Stimson was told to reply to the committee by June 20. That deadline has been and gone, and when asked by POLITICO whether a response had been sent, neither party would confirm.

Kim Kardashian meets finreg

Authorities have had some limited success in cracking down on unregulated financial advice. Rarely have financial regulators received so much press than when celebrity Kim Kardashian was handed a $1.26 million fine by the U.S. Securities and Exchange Commission in 2022, after telling her 250 million Instagram followers to invest in a risky cryptocurrency without disclosing she was paid $250,000 to do so.

This side of the pond, the FCA has already charged seven reality TV stars, including some from shows The Only Way is Essex and Love Island, for illegally promoting financial products. In October, it interviewed 20 finfluencers under caution. In June the watchdog announced it had made three arrests and authorized criminal proceedings against three individuals, and issued 50 warning alerts and seven cease and desist letters.

But amid an endless stream of financial content, the regulator acknowledges it will struggle unless Big Tech starts to take a firmer stance. 

“We only have voluntary powers, we don’t have the power to make [Big Tech take down content],” Harris says. “We do really rely on the Big Tech firms working well with us.”

Part of what makes the problem so tricky for regulators to solve is that many finfluencers are based around the world and difficult to trace. “The first problem you’ve always got, in a world where so much of this is enabled by the internet, is jurisdiction,” said Jonathan Frost, a director at BioWatch, and formerly of the City of London Police, who specializes in fraud. 

“The platforms themselves should be policing this issue. Arguably, they’re in the privileged position of having the data to do so. And really, enforcement should be a last resort,” he added. 

But even when Big Tech responds to takedown requests, the content can simply appear again if social media firms are not actively policing what goes on their platforms. Harris said the FCA found that 55 percent of the adverts Meta had taken down after a request by the watchdog popped up again, with either identical or almost identical content.

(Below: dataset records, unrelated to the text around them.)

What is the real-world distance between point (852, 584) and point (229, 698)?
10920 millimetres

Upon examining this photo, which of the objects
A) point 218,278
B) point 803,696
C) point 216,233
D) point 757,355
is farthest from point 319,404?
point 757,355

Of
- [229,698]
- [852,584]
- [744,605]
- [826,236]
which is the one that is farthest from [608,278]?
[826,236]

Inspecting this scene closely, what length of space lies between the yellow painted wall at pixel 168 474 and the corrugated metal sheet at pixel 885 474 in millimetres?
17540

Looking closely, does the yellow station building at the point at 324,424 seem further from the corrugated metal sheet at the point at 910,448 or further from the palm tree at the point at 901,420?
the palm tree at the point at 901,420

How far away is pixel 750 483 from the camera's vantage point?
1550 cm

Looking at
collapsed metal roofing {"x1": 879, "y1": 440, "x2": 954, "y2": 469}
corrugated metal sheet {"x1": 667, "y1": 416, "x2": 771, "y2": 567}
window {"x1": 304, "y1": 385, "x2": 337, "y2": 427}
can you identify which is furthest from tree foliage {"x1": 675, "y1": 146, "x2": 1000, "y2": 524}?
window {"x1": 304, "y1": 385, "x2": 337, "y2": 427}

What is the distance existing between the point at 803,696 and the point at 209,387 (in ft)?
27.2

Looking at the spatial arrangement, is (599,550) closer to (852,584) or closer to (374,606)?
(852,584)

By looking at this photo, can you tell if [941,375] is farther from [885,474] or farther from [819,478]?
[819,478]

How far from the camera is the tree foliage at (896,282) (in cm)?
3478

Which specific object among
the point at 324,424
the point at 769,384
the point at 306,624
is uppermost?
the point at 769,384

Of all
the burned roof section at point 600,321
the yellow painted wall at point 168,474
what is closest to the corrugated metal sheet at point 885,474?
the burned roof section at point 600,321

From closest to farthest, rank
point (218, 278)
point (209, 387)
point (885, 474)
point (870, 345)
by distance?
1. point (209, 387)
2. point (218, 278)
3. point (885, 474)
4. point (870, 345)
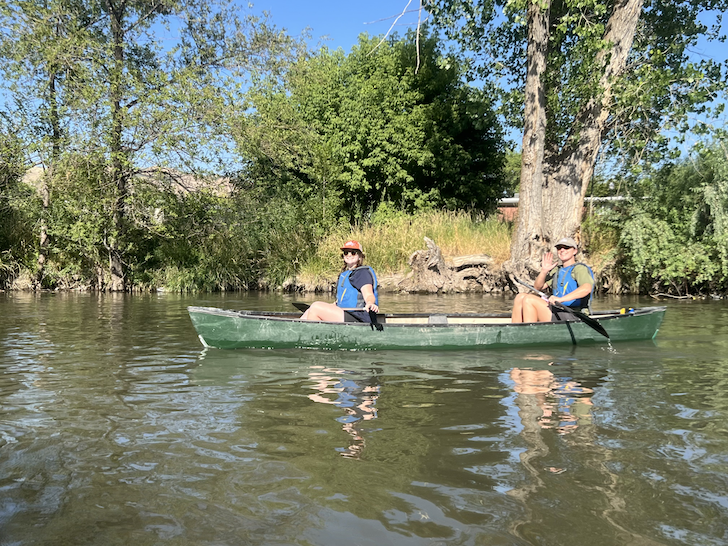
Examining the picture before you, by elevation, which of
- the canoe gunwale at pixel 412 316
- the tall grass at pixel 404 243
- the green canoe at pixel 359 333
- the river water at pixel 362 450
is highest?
the tall grass at pixel 404 243

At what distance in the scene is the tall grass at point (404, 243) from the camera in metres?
19.7

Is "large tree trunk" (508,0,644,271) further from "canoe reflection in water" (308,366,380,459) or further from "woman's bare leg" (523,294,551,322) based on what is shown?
"canoe reflection in water" (308,366,380,459)

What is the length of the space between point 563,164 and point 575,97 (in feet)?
5.38

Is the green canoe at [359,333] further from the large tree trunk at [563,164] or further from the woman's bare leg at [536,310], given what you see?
the large tree trunk at [563,164]

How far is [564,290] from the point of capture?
9180 millimetres

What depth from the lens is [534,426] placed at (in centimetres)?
475

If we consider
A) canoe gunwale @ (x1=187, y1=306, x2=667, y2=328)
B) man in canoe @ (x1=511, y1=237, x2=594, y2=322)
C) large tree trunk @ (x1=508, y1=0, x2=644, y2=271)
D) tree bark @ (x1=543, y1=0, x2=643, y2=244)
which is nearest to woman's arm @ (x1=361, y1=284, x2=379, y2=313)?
canoe gunwale @ (x1=187, y1=306, x2=667, y2=328)

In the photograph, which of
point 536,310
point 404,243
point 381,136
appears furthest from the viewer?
point 381,136

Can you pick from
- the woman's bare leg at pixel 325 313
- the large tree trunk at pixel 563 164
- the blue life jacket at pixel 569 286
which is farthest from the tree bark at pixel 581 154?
the woman's bare leg at pixel 325 313

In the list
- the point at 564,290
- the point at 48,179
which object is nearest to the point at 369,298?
the point at 564,290

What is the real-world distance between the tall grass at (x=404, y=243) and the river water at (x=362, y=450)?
38.9 ft

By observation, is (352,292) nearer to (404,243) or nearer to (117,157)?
(404,243)

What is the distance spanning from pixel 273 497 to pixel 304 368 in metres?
3.84

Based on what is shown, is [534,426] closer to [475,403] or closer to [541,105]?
[475,403]
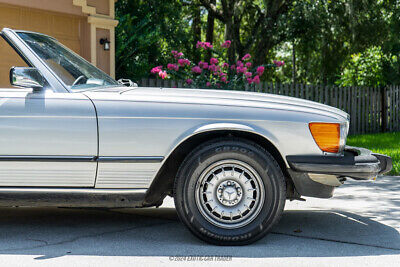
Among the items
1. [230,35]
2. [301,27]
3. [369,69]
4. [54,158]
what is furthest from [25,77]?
[369,69]

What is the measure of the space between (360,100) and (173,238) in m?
14.1

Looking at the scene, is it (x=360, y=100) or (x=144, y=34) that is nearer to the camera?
(x=144, y=34)

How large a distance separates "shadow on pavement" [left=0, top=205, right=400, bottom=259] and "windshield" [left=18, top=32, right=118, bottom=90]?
1265 millimetres

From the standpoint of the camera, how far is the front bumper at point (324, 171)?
4.60 meters

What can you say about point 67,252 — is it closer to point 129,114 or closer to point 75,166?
point 75,166

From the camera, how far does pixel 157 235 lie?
507 centimetres

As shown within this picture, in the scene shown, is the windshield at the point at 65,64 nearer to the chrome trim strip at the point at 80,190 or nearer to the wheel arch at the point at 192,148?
the chrome trim strip at the point at 80,190

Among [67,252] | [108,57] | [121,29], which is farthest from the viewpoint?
[121,29]

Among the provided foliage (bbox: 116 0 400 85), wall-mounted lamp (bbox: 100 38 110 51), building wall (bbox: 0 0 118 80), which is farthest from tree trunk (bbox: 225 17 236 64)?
wall-mounted lamp (bbox: 100 38 110 51)

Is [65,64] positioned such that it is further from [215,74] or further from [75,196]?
[215,74]

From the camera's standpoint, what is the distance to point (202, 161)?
4594mm

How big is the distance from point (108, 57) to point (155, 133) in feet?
28.6

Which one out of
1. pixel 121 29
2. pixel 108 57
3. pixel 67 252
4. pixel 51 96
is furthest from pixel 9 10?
pixel 67 252

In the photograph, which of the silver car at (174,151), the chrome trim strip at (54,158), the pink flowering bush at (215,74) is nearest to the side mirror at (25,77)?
the silver car at (174,151)
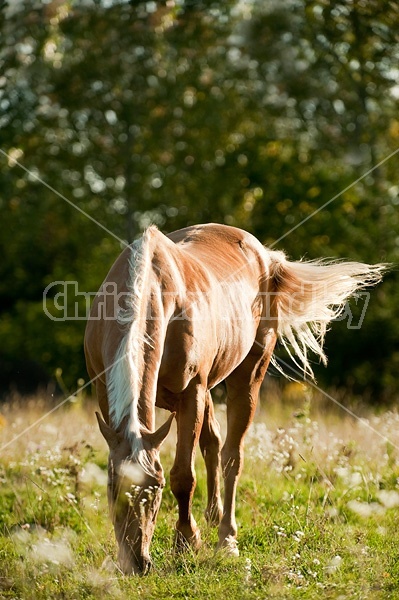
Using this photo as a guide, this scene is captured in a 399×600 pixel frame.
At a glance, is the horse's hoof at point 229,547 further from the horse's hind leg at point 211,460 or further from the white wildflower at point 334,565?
the white wildflower at point 334,565

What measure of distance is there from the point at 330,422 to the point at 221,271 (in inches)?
161

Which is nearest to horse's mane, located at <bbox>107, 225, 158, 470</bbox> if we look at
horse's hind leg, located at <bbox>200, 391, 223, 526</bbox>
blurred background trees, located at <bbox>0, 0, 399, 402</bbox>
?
horse's hind leg, located at <bbox>200, 391, 223, 526</bbox>

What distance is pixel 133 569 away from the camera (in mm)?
3750

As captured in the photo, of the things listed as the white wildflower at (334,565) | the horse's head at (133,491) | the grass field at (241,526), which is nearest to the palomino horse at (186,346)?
the horse's head at (133,491)

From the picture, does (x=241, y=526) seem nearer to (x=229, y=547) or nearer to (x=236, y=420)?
(x=236, y=420)

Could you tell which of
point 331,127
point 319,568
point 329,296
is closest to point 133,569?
point 319,568

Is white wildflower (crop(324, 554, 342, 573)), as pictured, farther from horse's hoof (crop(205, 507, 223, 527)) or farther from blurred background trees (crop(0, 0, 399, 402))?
blurred background trees (crop(0, 0, 399, 402))

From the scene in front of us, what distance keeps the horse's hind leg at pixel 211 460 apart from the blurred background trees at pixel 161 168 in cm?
872

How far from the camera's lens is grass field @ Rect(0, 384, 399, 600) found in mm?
3918

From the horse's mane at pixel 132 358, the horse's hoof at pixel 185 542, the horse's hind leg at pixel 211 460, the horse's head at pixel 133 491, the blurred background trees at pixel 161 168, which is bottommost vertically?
the blurred background trees at pixel 161 168

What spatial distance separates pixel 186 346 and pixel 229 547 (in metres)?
1.22

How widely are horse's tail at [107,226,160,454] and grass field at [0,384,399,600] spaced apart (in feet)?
1.16

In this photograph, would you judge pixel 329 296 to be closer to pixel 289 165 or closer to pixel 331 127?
pixel 289 165

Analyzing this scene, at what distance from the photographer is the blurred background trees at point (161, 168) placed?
1593 cm
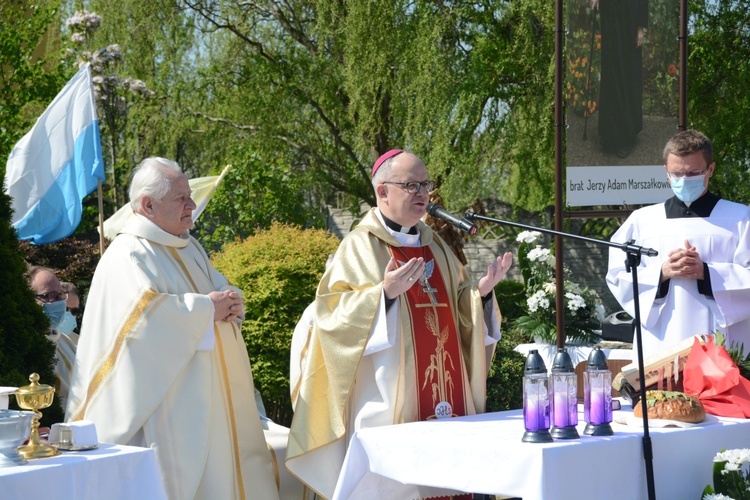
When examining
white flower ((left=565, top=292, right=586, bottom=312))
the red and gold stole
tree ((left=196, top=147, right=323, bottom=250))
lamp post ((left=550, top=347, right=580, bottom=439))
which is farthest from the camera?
tree ((left=196, top=147, right=323, bottom=250))

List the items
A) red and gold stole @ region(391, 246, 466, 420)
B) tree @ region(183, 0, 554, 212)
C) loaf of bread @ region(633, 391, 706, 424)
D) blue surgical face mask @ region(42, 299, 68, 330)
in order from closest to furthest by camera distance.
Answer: loaf of bread @ region(633, 391, 706, 424) < red and gold stole @ region(391, 246, 466, 420) < blue surgical face mask @ region(42, 299, 68, 330) < tree @ region(183, 0, 554, 212)

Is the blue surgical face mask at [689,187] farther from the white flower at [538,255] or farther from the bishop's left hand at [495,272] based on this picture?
the white flower at [538,255]

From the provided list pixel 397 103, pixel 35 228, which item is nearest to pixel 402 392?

A Meta spokesperson said: “There was an isolated incident in late 2024 which resulted in a delay in actioning a small number of reports from the FCA. This was rectified and all other relevant reports made by the FCA have been promptly processed.”

Internationally, the global securities watchdog IOSCO has recommended regulators take actions including: Fines, revoking licenses, issuing cease-and-desist orders, and publicizing enforcement actions to deter non-compliance. But the standard-setter has no direct legal powers and relies on national policymakers to put in place relevant laws and coordinate.

Some public bodies appear to be taking the “if you can’t beat ‘em, join ‘em” mentality. Bank of England Governor Andrew Bailey now gives interviews to TikTok finance personalities in an effort to reach Gen-Z individuals, most recently speaking to a group of social media influencers after the central bank’s interest rate decision on May 8.

For those in the traditional financial services space, it highlights a wider problem of a financial advice gap. If people don’t know where to turn to for financial advice, they’re more likely to sit up when it appears directly in front of them on their screens.

The FCA published new rules in June which redefine the “advice guidance boundary,” and are designed to allow financial services firms to offer more advice to groups of savers. This is welcome news for customers “desperate for advice,” Jayne Opperman, CEO consumer relationships at Lloyds Banking Group, told a UK Finance conference in London on June 24.

“Customers do want advice. They do want guidance. We know that a lot of our customers turn to social media and influencers who are motivated to get them to invest in dubious products and services, and then we have to deal with the consequences of that and try and help them get out of it,” she said.